Chief financial officer Andrew Smith picked up £90,000 of Mears shares on Wednesday at a price of 363.7p, two days after chief executive Lucas Critchley spent £36,000 at a similar level.
The FTSE All-Share business finished the week at 374p, within 20p of the high for the year set in late May. They’ve bounced 16% in less than a month after Mears recently forecast 2024 results well ahead of previous expectations, the second upgrade since the summer.
Profits should be at least £60 million, with the upside from £46.9 million in 2023 and previous guidance of £55 million partly due to margin expansion within maintenance-led activity.
Critchley, who was promoted to the CEO’s role in January, said the business continued to “deliver well against its clearly defined strategy”.
He has the support of analysts at Deutsche Bank based on a 435p target price. They said: “Targeted operational and commercial improvements in the group’s core housing activities have again outperformed our expectations.”
The company manages and maintains around 450,000 homes across the UK, predominantly on behalf of central and local government and typically through long-term contracts.
Mears was recently named among the top ten big companies to work for in the Best Companies’ annual league table. It employs 5,600 people and has a presence in England, Scotland and Northern Ireland, offering a range of jobs from specialist trade and housing roles to central administrative support.

Data extracts:
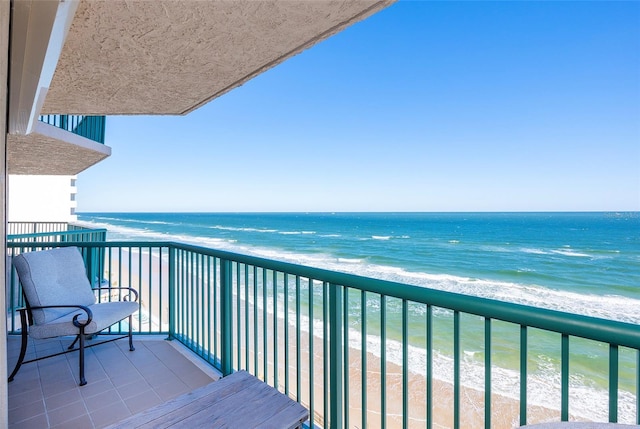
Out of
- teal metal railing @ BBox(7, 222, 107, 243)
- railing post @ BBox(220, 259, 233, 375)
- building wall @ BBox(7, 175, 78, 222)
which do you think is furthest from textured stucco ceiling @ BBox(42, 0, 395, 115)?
building wall @ BBox(7, 175, 78, 222)

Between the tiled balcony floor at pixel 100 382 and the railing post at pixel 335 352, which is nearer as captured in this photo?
the railing post at pixel 335 352

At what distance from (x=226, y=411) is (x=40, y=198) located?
1406 cm

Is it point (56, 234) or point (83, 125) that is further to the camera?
point (56, 234)

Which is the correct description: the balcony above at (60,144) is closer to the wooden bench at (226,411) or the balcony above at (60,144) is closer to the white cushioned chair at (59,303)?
the white cushioned chair at (59,303)

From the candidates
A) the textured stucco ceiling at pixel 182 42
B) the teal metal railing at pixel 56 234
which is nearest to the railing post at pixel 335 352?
the textured stucco ceiling at pixel 182 42

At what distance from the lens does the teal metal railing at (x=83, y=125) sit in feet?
14.6

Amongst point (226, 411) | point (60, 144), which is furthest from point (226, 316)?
point (60, 144)

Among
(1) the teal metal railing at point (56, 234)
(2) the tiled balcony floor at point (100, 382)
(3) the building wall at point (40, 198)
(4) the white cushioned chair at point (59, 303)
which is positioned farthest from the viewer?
(3) the building wall at point (40, 198)

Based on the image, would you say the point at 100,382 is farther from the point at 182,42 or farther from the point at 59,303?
the point at 182,42

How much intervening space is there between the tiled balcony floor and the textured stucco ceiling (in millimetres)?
2177

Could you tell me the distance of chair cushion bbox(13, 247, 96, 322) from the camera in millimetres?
2502

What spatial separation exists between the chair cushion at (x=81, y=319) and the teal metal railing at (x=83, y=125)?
3155 millimetres

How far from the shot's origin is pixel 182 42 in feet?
5.15

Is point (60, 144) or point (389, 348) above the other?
point (60, 144)
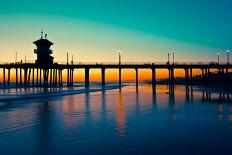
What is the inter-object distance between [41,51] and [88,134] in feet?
163

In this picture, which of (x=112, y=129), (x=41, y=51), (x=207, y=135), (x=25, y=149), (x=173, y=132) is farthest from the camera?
(x=41, y=51)

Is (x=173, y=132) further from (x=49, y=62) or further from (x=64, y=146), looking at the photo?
(x=49, y=62)

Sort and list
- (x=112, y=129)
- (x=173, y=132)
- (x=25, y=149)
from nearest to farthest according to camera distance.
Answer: (x=25, y=149)
(x=173, y=132)
(x=112, y=129)

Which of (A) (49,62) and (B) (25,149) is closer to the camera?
(B) (25,149)

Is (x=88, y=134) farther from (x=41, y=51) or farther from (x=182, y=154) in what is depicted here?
(x=41, y=51)

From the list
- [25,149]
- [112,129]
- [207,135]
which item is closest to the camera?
[25,149]

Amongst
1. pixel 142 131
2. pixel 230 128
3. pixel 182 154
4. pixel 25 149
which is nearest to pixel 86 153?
pixel 25 149

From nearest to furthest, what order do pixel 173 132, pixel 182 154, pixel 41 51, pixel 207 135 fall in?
pixel 182 154
pixel 207 135
pixel 173 132
pixel 41 51

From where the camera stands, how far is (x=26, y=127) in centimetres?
1183

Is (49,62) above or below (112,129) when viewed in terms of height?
above

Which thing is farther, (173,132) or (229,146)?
(173,132)

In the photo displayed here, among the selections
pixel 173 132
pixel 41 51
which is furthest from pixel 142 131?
pixel 41 51

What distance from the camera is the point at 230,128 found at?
442 inches

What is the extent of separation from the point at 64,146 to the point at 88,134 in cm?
198
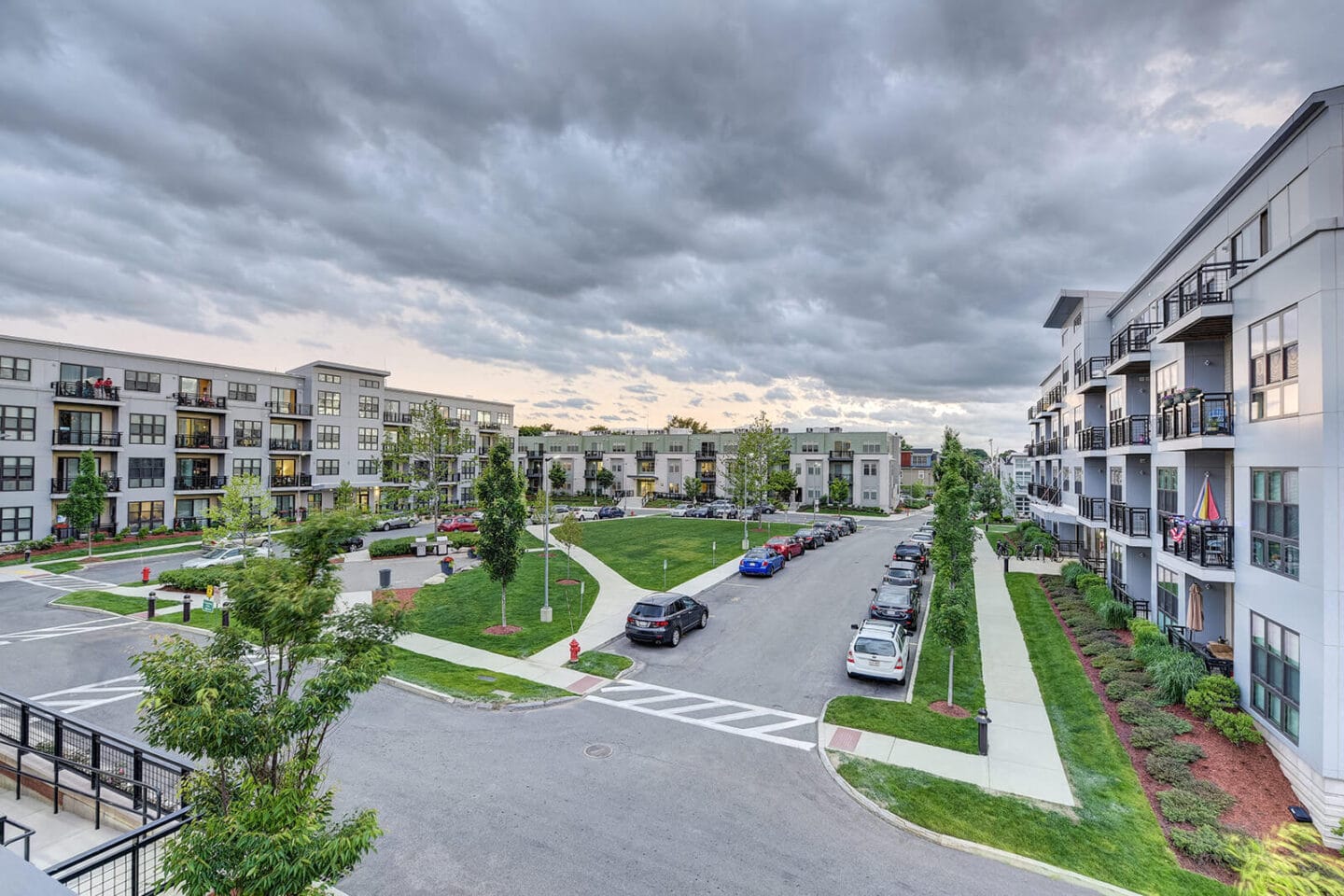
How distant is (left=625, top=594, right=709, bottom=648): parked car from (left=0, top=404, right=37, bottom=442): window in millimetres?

Work instruction 1: Translate this sentence from the excerpt about Mears into Spanish: "Critchley, who was promoted to the CEO's role in January, said the business continued to “deliver well against its clearly defined strategy”."
Work instruction 2: Turn the paragraph of the Mears excerpt that begins "Mears was recently named" into a short bulleted list that keeps its main facts.

Task result 1: Critchley, que fue ascendido al cargo de consejero delegado en enero, dijo que la empresa seguía «cumpliendo bien con su estrategia claramente definida».

Task result 2:
- Recently named among the top ten big companies to work for in the Best Companies' annual league table
- Employs 5,600 people
- Has a presence in England, Scotland and Northern Ireland
- Offers jobs ranging from specialist trade and housing roles to central administrative support